Angus Robertson, Fraktionschef der Scottish National Party (SNP) und Verfechter der Unabhängigkeit, stellt Bedingungen für Unterstützung der Labour-Partei.
Die Presse: Wie ist es der SNP gelungen, die Niederlage in einen Antriebsschub für die Parlamentswahl zu verwandeln?
Angus Robertson: Wir konnten sehr viele Menschen mobilisieren und ihnen zeigen, dass es eine bessere Alternative gibt. 45 Prozent waren nicht genug, um das Referendum zu gewinnen, aber in einer Mehrparteiendemokratie ist das genug, um eine Wahl zu gewinnen.
Wird Schottland den Ausgang der Parlamentswahl entscheiden?
Die Meinungsumfragen deuten daraufhin, dass Konservative und Labour eine absolute Mehrheit verfehlen und die Liberaldemokraten viele Sitze verlieren werden. Es kann entscheidend werden, wie viele Mandate die SNP bekommt.

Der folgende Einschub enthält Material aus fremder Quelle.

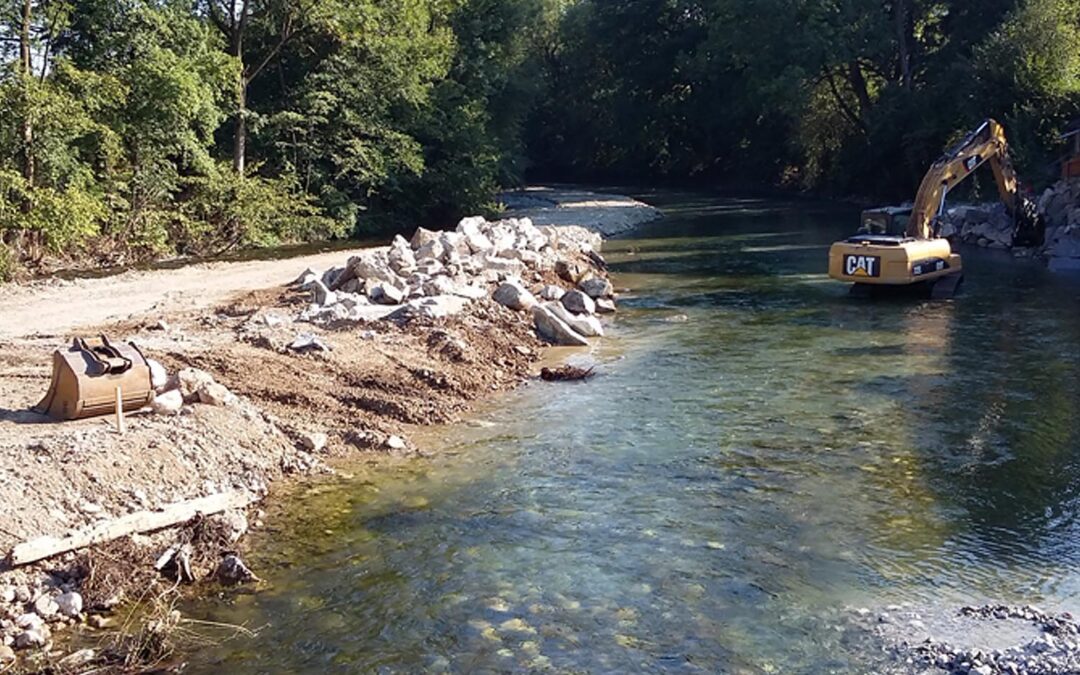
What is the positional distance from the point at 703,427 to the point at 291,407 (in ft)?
13.8

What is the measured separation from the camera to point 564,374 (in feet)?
44.3

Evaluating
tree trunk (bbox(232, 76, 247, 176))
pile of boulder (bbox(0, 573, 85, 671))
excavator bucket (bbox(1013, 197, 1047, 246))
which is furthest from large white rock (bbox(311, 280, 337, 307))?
excavator bucket (bbox(1013, 197, 1047, 246))

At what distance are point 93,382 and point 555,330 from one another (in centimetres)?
807

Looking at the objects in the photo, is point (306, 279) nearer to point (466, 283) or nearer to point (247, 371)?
point (466, 283)

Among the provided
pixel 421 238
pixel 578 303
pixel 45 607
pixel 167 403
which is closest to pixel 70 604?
pixel 45 607

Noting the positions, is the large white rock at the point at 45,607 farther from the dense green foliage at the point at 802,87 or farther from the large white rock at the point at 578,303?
the dense green foliage at the point at 802,87

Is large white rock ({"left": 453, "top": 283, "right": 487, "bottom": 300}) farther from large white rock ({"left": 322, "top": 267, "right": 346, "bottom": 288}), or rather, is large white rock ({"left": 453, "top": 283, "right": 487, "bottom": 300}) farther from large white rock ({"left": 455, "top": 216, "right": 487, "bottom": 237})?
large white rock ({"left": 455, "top": 216, "right": 487, "bottom": 237})

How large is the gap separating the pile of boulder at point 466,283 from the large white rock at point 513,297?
16mm

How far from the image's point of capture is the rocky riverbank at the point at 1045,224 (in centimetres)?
2417

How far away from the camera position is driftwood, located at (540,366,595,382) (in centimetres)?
1344

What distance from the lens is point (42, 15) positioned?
22906mm

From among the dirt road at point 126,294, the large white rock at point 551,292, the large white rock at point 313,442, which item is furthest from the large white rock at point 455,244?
the large white rock at point 313,442

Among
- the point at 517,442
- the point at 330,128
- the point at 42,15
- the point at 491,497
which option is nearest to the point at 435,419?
the point at 517,442

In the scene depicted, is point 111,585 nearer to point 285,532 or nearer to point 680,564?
point 285,532
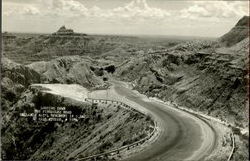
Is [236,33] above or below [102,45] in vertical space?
above

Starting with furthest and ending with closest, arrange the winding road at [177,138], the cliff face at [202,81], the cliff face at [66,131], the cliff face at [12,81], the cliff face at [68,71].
A: the cliff face at [68,71]
the cliff face at [12,81]
the cliff face at [202,81]
the cliff face at [66,131]
the winding road at [177,138]

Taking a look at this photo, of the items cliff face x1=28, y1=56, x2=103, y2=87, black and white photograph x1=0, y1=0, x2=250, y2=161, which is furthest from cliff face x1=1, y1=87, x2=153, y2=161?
cliff face x1=28, y1=56, x2=103, y2=87

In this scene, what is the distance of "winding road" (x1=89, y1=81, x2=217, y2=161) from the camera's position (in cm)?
2630

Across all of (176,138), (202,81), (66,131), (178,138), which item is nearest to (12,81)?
(66,131)

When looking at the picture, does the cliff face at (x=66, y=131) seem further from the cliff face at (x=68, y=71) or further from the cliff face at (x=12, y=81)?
the cliff face at (x=68, y=71)

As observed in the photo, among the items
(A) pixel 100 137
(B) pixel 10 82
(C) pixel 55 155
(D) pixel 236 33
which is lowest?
(C) pixel 55 155

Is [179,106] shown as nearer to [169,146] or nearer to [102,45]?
[169,146]

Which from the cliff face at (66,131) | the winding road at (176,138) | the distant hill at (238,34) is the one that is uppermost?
the distant hill at (238,34)

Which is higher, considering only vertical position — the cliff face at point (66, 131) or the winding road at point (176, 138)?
the winding road at point (176, 138)

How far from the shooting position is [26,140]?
130 ft

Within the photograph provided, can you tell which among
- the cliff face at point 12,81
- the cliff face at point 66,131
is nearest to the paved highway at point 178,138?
the cliff face at point 66,131

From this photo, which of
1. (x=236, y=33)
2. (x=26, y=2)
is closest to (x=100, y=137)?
(x=26, y=2)

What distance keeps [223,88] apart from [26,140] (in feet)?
74.7

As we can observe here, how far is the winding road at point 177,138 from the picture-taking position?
26297 millimetres
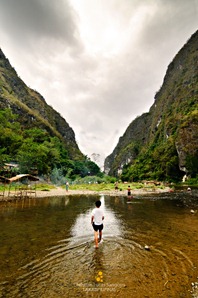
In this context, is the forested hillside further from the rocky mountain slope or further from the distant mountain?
the distant mountain

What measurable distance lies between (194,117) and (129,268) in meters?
83.2

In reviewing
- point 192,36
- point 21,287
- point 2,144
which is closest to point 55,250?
point 21,287

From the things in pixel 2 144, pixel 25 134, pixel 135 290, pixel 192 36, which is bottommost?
pixel 135 290

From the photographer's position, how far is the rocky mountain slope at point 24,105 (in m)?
103

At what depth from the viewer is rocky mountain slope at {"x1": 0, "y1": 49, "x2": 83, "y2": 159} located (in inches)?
4060

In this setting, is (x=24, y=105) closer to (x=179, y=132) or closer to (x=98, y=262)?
(x=179, y=132)

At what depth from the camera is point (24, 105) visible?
117 m

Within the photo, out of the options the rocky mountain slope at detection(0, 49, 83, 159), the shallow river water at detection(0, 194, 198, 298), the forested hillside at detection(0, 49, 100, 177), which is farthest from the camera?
the rocky mountain slope at detection(0, 49, 83, 159)

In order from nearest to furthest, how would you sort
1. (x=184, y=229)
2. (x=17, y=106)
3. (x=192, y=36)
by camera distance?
1. (x=184, y=229)
2. (x=17, y=106)
3. (x=192, y=36)

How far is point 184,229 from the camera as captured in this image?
11.7 meters

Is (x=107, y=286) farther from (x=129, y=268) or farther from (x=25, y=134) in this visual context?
(x=25, y=134)

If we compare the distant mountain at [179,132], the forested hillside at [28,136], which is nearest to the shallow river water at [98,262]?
the forested hillside at [28,136]

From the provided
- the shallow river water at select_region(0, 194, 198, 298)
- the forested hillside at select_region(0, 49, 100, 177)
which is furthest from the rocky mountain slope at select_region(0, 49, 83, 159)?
the shallow river water at select_region(0, 194, 198, 298)

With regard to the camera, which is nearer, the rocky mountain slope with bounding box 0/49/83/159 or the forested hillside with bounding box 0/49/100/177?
the forested hillside with bounding box 0/49/100/177
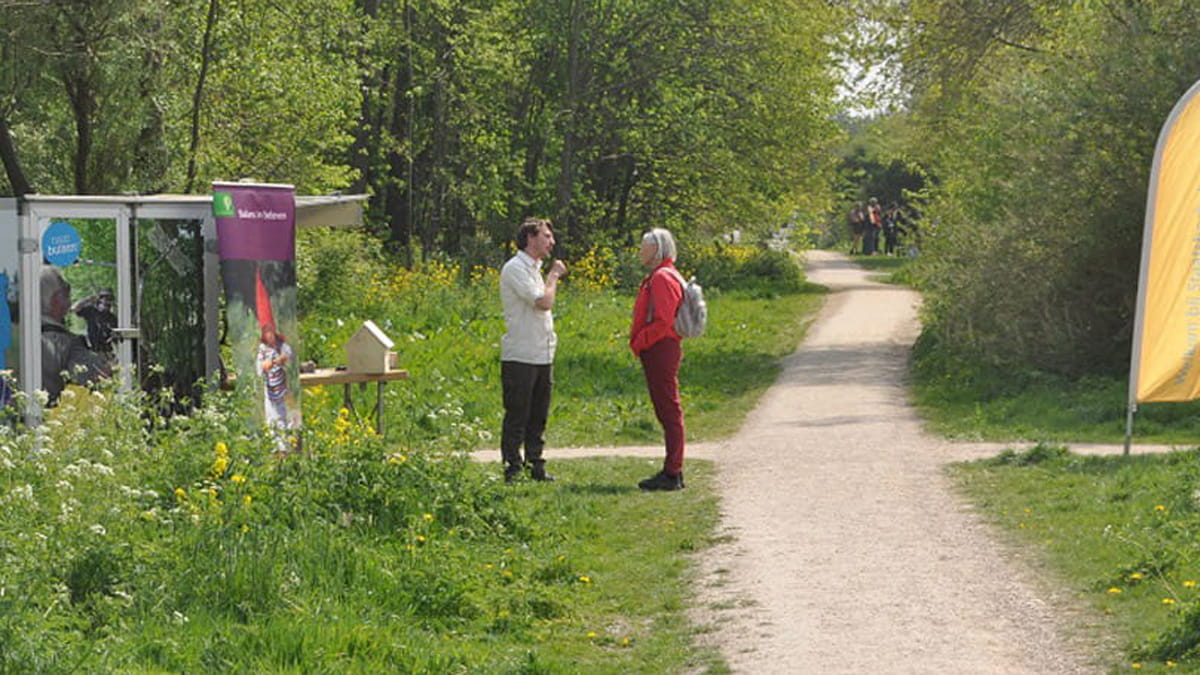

Welche Bedingungen haben Sie?
Eine formelle Koalition haben sowohl Labour als auch die SNP ausgeschlossen, aber es gibt andere Formen der Unterstützung. Für uns gibt es drei Bedingungen: mehr Selbstbestimmung für Schottland, ein Ende der Sparpolitik der Konservativen und keine Erneuerung der Trident-Atom-U-Boote.
Schottlands Labour Party sagt, wer SNP wählt, hilft dem konservativen Premier Cameron.
Das ist konstitutioneller und politischer Analphabetismus. Man hat uns Schotten Jahrzehnte lang angelogen, dass wir Labour wählen müssen, wenn wir Schottland vor den Tories beschützen wollen und dennoch haben wir dann konservative Regierungen bekommen.
Aber ein starkes SNP-Ergebnis wird eine absolute Mehrheit für Labour unmöglich machen.
Die SNP-Abgeordneten werden gegen eine konservative Regierung stimmen. Je mehr Mandate wir haben, desto eher können wir dafür sorgen, dass Schottlands Anliegen in London Gehör finden und Schottland bekommt, was Schottland will.
Würde eine EU-Volksabstimmung in Großbritannien die Frage der schottischen Unabhängigkeit wieder aufs Tapet bringen?
Wenn eine Gruppe EU-feindlicher Politiker in London Schottland gegen unseren Willen aus der EU führen will, dann wird das zu einer schweren Verfassungskrise führen und definitiv die Frage der schottischen Unabhängigkeit neu stellen.
Das Thema Unabhängigkeit ist also nicht erledigt?
Das Thema der Unabhängigkeit Schottlands wird nicht erledigt sein, bis wir uns selbst regieren wie jedes andere normale Land.